Scenario C Comparison of as many as possible available datasets on a topic
for research purposes. Here, more time is available and cost is less of an issue.
Archived data can be important; coverage and granularity are selection criteria.
For example, a user may want to compare all datasets available on a specific city
to evaluate which areas to support financially.

    What is evident from these scenarios is that considering the context of the
user and the objective of the task, search process and source selection may vary.
Furthermore the presentation of results and the way different users might want
to interact with those results is also dependent on these factors. The proposed
approach in section 4 serves as an initial step to resolve the issues described in the
above scenarios, by allowing user interaction in the process of source selection.

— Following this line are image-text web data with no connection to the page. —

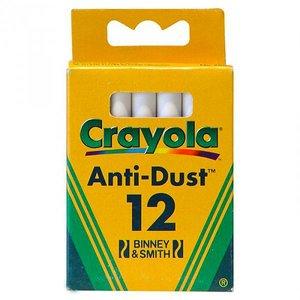 گچ سفید کرایولا مدل Anti Dust بسته 12 عددی
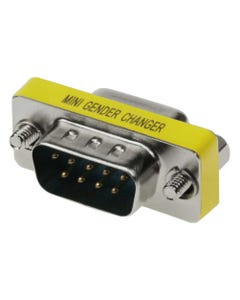 DB9 M/F  Mini Gender Changer (Coupler)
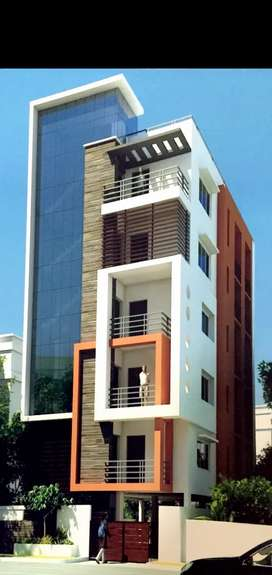 3BHK 3 Bathroom,3 Balcony in Shaikhpet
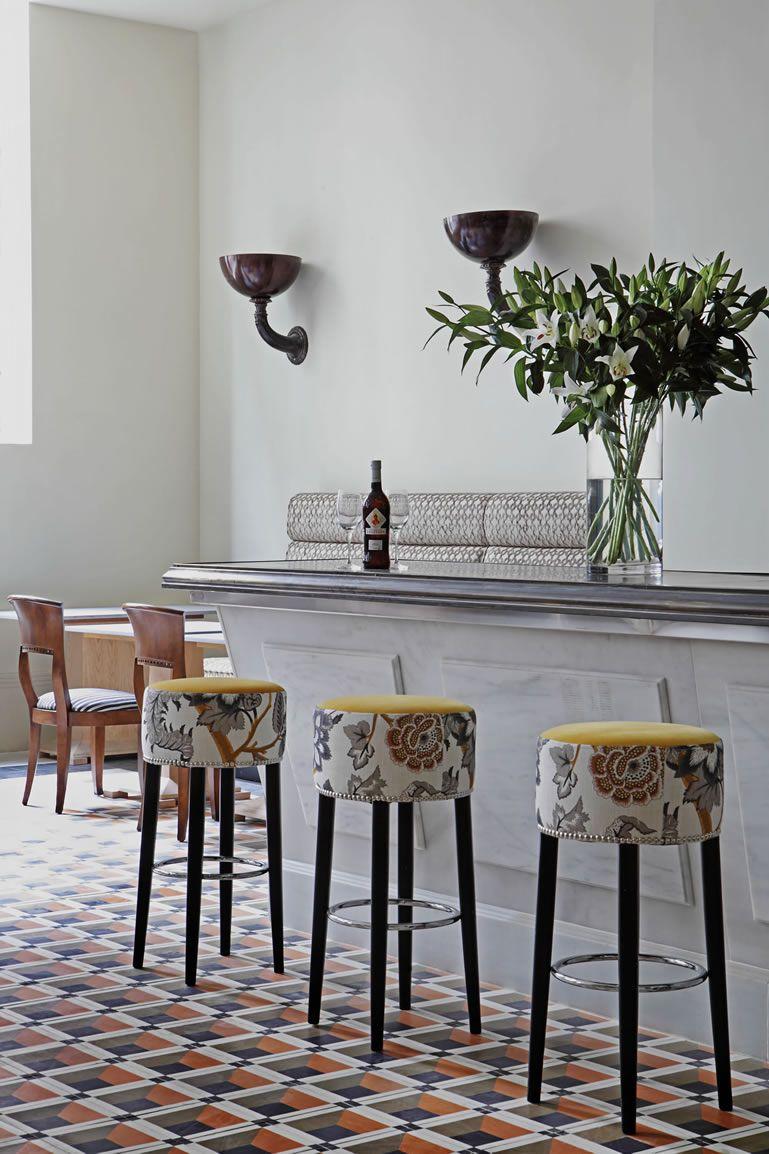 Bar In Restaurant Hispania Designed By Lorenzo Castillo London  # Muebles Hispania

4    Connecting un-linked data

As we have discussed, structural and statistical profiles can enhance the discovery
of relations between datasets. Knowing the general structure of the dataset with
its data types and value ranges can be the first step in narrowing down the
number of columns that can relate to each other. This can be used to create
actual links between unlinked datasets, e.g. by creating foreign keys between
them [4].
    Other types of profiles can be used for linking datasets in a broader, less strict,
sense. Topical and spatial summaries are descriptions of datasets on a semantic
level. Similar topics, coverage or data patterns can indicate relationships between
datasets that could inform search.
    We propose to build a weighted graph based on the profiles of un-Linked data.
By generating rich profiles for datasets and counting the number and strength of
relations between them,correlations between datasets could be captured which
can then improve the efficiency and effectiveness of search within open data
portals, such as data.gov.uk.
    In accordance with Wagner et al. [9], we propose offering a broad range of
results including contextual information, as well as the possibility of user involve-
ment during source selection. The search process would be based on number and
strength of connections between the profiles; after an initial search, the weighting
of these individual connections could be influenced by the user.
    In the first step, based on a query, keyword extraction can be used to generate
ranked keywords which, as well as informing an initial search, are presented to
the user in order of importance. The user can interact with the list of keywords,
by swapping them with each other, to achieve more relevant results.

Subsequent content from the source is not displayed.